Project helps Afghans learn, teach English

 
 
PULLMAN, Wash.— Of the billions the United States is spending to stabilize Afghanistan, a relatively modest $1.7 million supports an effort with huge potential for bringing prosperity.
The Afghan eLearning English Support Project is led by Washington State University’s “Jolly Joy” – the nickname that Afghan educators gave to Professor Joy Egbert this spring. The project’s goal is to help university students cross a high employment hurdle: learn a foreign language.
English a must
“For people to get a good job in Afghanistan, English is a must,” said Syed Muzaffar, the project’s director. 
And for Afghanistan to prosper in the world economy, English-speaking citizens are a must.

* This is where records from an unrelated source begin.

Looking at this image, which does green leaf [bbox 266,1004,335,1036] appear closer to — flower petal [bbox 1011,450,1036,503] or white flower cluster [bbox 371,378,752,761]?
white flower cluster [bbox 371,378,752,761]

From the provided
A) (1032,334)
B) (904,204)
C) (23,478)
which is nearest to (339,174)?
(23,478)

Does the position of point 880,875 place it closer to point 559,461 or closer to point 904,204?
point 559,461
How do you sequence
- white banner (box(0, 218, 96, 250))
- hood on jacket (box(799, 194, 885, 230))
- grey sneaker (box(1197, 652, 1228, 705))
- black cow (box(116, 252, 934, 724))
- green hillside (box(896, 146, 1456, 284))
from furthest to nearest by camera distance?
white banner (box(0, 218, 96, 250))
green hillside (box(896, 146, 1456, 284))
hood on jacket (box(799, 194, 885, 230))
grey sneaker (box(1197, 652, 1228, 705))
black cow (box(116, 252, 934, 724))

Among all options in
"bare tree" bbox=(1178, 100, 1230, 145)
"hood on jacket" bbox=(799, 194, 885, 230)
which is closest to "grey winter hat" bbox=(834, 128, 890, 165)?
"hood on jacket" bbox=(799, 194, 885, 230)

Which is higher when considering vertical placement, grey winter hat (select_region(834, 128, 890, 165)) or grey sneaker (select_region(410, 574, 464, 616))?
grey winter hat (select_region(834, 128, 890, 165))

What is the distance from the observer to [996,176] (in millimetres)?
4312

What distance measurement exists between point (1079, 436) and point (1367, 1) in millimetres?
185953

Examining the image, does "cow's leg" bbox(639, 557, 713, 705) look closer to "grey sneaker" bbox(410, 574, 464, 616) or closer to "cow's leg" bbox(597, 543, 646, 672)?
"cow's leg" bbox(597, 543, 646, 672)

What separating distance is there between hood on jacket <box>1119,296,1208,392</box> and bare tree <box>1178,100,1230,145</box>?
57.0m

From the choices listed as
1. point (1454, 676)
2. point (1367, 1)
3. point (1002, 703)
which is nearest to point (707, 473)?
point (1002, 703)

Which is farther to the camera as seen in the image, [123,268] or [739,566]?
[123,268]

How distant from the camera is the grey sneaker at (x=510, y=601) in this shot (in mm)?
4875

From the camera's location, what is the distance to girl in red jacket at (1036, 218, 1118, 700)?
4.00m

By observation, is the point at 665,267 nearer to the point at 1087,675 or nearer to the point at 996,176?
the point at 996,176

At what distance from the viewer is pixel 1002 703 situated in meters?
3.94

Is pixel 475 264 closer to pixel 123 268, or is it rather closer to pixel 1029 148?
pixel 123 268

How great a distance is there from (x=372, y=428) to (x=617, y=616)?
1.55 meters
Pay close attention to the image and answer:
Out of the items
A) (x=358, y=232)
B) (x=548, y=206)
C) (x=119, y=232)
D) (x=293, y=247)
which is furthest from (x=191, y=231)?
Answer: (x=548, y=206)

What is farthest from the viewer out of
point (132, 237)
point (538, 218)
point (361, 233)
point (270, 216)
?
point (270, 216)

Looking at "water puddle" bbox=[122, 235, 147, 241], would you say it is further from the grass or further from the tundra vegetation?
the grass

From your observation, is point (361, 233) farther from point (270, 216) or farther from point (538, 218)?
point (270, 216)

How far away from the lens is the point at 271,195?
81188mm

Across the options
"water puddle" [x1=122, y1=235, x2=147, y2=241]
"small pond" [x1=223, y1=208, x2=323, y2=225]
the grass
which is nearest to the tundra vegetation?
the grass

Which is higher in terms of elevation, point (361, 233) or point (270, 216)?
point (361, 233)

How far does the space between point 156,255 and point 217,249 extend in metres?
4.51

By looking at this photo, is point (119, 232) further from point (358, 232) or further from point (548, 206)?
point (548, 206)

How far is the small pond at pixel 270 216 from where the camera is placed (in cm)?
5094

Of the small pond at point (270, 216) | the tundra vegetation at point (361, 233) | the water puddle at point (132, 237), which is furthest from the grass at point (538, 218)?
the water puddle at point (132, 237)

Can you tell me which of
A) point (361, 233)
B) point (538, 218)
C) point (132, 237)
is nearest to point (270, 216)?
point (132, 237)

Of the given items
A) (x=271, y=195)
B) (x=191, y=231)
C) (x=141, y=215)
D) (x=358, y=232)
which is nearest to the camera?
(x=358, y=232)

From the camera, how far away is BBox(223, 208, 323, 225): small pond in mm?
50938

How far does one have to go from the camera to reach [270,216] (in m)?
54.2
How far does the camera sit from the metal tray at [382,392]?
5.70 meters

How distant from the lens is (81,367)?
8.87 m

That’s why the Afghan government has set an ambitious goal of making English the language of instruction at its universities within five years. 
“Having English as a common language also helps get around tribal divisions,” said Egbert, noting that the primary languages are Dari and Pashto. “This is a way to pull the country together.”
 
U.S. Dept. of State funding
The U.S. Department of State is funding the year-long project, which is being administered by the WSU College of Education. It builds on a USAID contract to WSU’s International Studies program that created thirteen computer learning centers—two at universities in Kabul, where Muzaffar is based, nine at provincial universities and two at government institutions in Kabul.
 
The College of Education is using its grant to turn eight of those computer labs into English Learning Centers, and is adding one more, said Egbert.
 
Hiring staff, building curriculum
“We’re hiring staff, building curriculum, observing teachers and providing professional development for instructors for those nine centers,” she said. “We’re reviewing and installing instructional software and hardware such as document cameras, digital cameras, voice recorders and student response systems—what our WSU students call clickers.”
 
Ministry of Higher Education
The WSU project team also is working with the Ministry of Higher Education to design curriculum for English departments across Afghanistan.
 
Co-leader on the project is Dawn Shinew, chair of the department of teaching and learning. She is problem-solver-in-chief for a complex project 6,800 miles away. Leslie Huff, a clinical assistant professor, serves as technology director. The WSU team also includes four graduate students, two finance officers and one alumnus.
Sabbatical in Afghanistan
Egbert is an expert in teaching English as a second language and using technology to do it. She will take a sabbatical next fall to devote time to the project. She’ll return to Afghanistan in September.
 
On her first visit to Kabul in March, she led what Muzaffar described as the country’s first workshop on the use of technology to teach English. She described the workshop as five days of serious academic conversations punctuated with laughter.
 
“The people are very kind, hopeful, dedicated and enthusiastic about what they’re doing,” she said.
Two Truths and a Lie
Egbert was assisted by Levi McNeil, an assistant professor at Korea’s Sookmyung Women’s University who earned his education doctorate at WSU in 2009. At the start of the workshop, they used the party game, Two Truths and a Lie, to break the ice with their Afghan colleagues.
“After that, they called us by our nicknames, Lucky Levi and Jolly Joy,” Egbert said.
The Afghan instructors weren’t shy about asking questions or challenging the Americans.
Asking questions, tailoring instruction
“They weren’t just accepting everything that Joy and I were saying to them,” said McNeil, who hopes to return to Kabul in July. “They were asking questions, they were wondering how it would apply to their context.”  
Tailoring English and technology instruction to the needs of Afghan university students is a key to sustainability, said the State Department’s Richard Boyum, university partnership and program evaluation coordinator for Afghanistan/Pakistan.
 
“We’re using this year to get the Afghan staff up to speed and procedures in place so they can continue the instruction in English language and computer skills for successive groups of students and faculty,” he said.
Fine tuning
Boyum and grant officer Grachel Humphries were in Pullman recently to help WSU faculty fine-tune the project. For example, the project called for Afghan faculty to take online courses to enhance teaching skills. But unreliable Internet connections and some instructors’ limited English skills made that unworkable, Boyum said, “so we decided there are other activities we can use that money for.”
 
Boyum’s office also works with American universities to bolster journalism and entrepreneurship courses in Afghanistan. It’s vital, Boyum said, to revive the sophisticated university system that Afghanistan had before the Soviet invasion and subsequent Taliban rule.
 
“To become a player on the world economic stage, they really need to get their higher education back on track.”